Short text fragments taken from websites
┌──

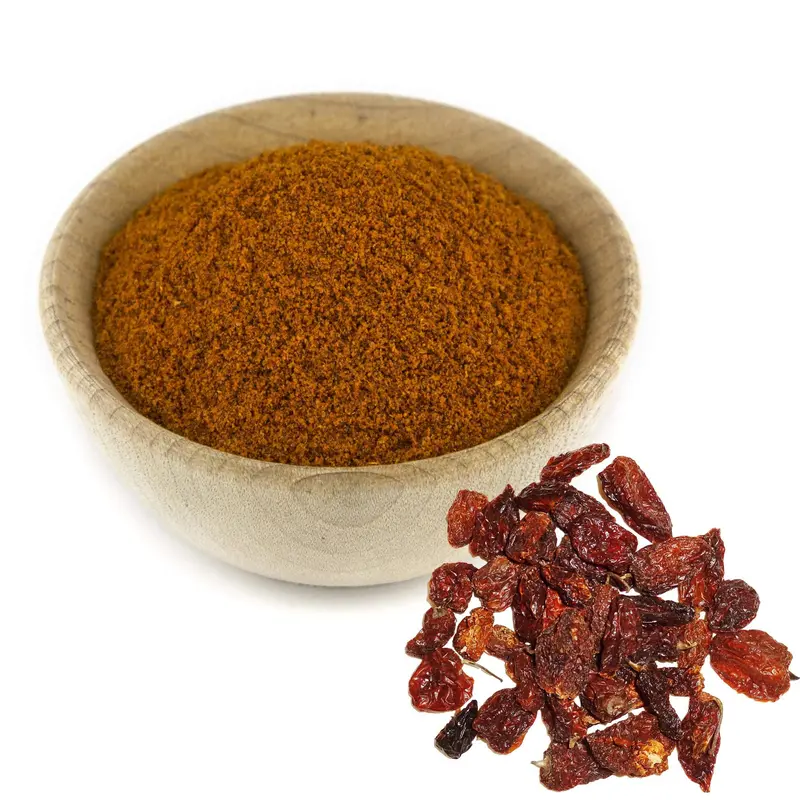 Habanero Chile Powder - Ground Habanero Pepper 2 lb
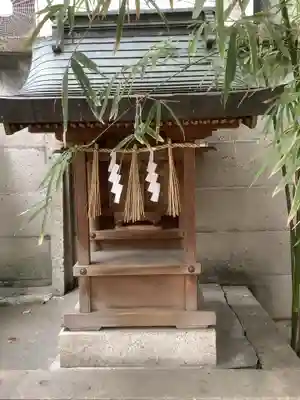 朝日神社の末社・摂社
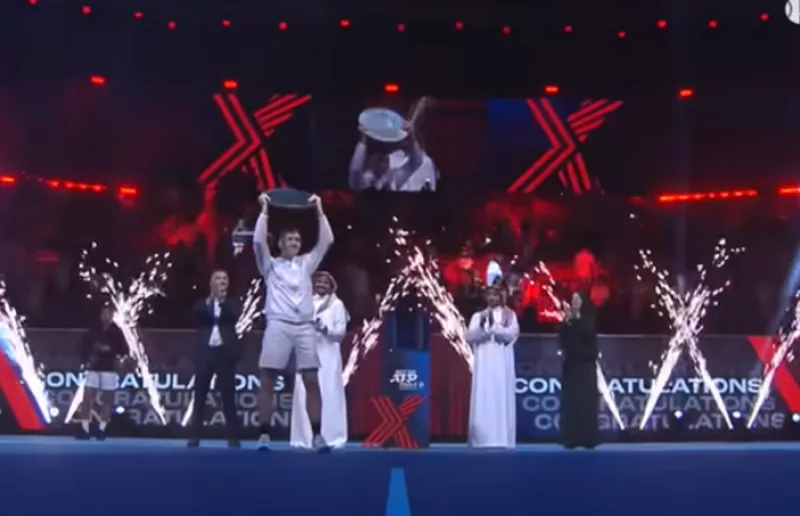 HAMAD OSVOJIO TROFEJ: Prestižni turnir očekuje velika promjena!?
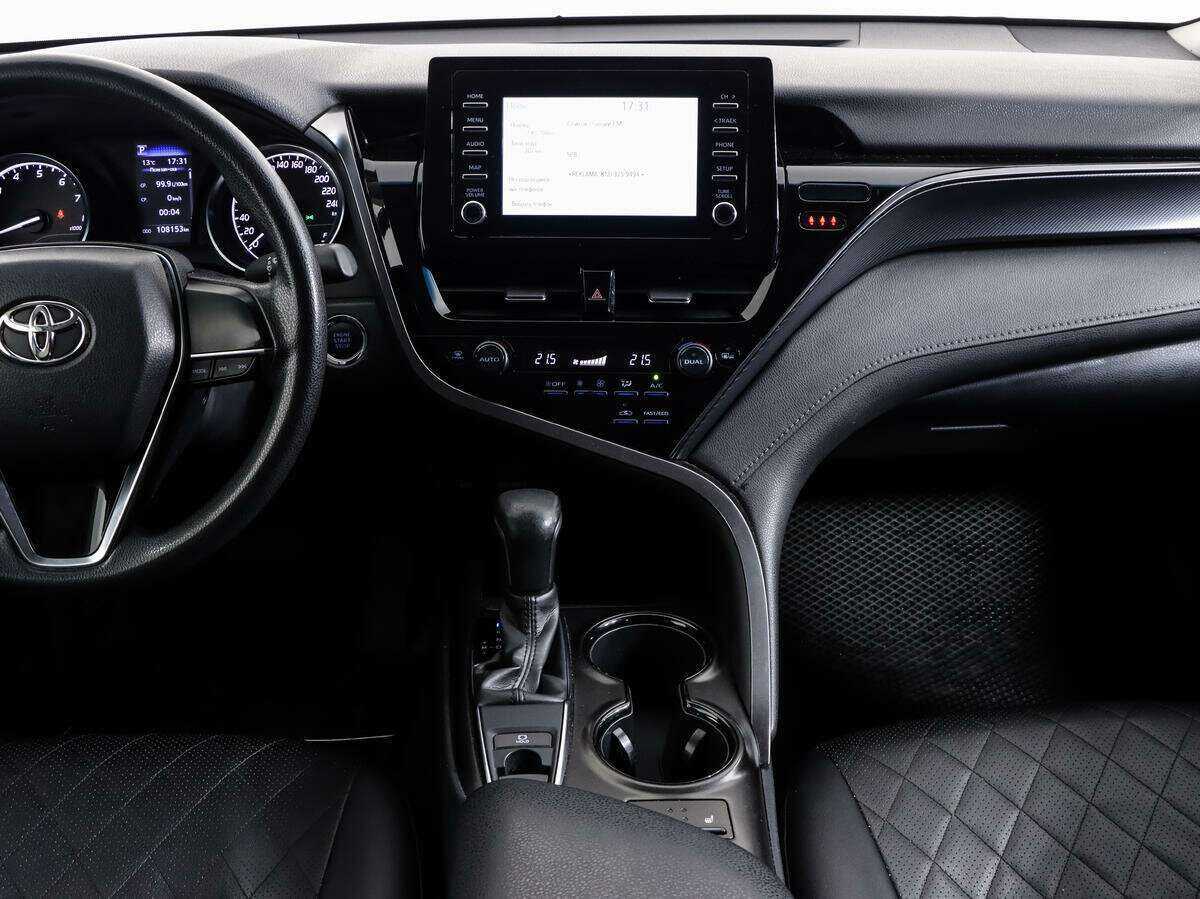 Купить Toyota Camry, 2021, 108 151 км.. Фото: #11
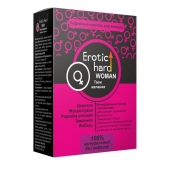 Кофейный напиток для женщин  Erotic hard WOMAN - Твои желания  - 100 гр. - Erotic Hard - купить с доставкой в Находке
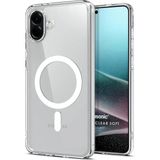 Microsonic Samsung Galaxy A07 Magsafe Clear Sararmaz Şeffaf Kılıf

└──

Render the text of the records above as a JSON list of strings, one string per line, with blank lines left out. Leave the pictures out of the list.

[
  " Habanero Chile Powder - Ground Habanero Pepper 2 lb",
  " 朝日神社の末社・摂社",
  " HAMAD OSVOJIO TROFEJ: Prestižni turnir očekuje velika promjena!?",
  " Купить Toyota Camry, 2021, 108 151 км.. Фото: #11",
  " Кофейный напиток для женщин  Erotic hard WOMAN - Твои желания  - 100 гр. - Erotic Hard - купить с доставкой в Находке",
  " Microsonic Samsung Galaxy A07 Magsafe Clear Sararmaz Şeffaf Kılıf"
]